She had never been very good at surrendering, it had to be said. Heavens, she couldn't even surrender to a Spanish armada or, in her younger days, a lunatic sister who was likely to kill her. No wonder, then, that she hadn't been able to surrender to a man. A lowly earl at that; it's usually nothing short of royalty that she finds herself having to contend with. The latter thought brought something like a smile to her lips. It felt odd amid the layers of recent mourning and she stopped, casting eyes out of the window and back onto the dirty waters of the Thames. His presence, a challenge as she had often felt it was, had been a rare thing, something wonderfully rare. And there would be no more of it. Even as queen the power to raise the dead was beyond her.
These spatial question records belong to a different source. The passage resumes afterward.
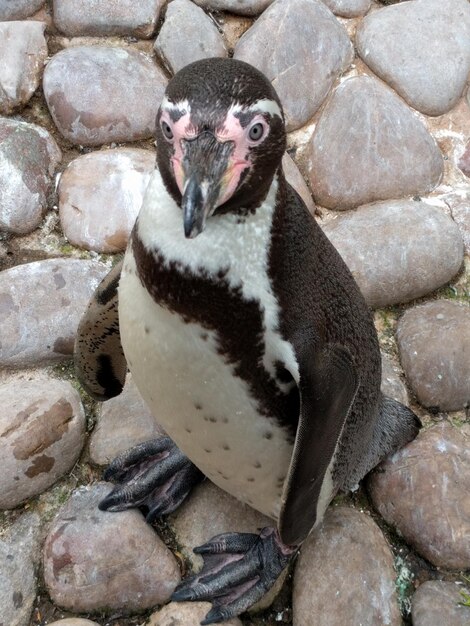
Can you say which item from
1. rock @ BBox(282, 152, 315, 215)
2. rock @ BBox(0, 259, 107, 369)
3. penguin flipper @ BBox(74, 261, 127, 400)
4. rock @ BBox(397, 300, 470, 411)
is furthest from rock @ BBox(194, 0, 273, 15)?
penguin flipper @ BBox(74, 261, 127, 400)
She had even now been speaking to the people. She was their queen, their leader, why should she not? It was she who had brought them safely through the war with Spain and they loved her for it. They threw their hats at the sky and cheered for God to save her. Imperiously, she had told them to remember him, and they would, she was sure of it. They would remember Robert Dudley, Earl of Leicester who made a mess in Holland but who stood firm against the Spanish when they came to England. Very well for them, she thought, but they would never remember him as she did. They couldn't remember her Robin as she did.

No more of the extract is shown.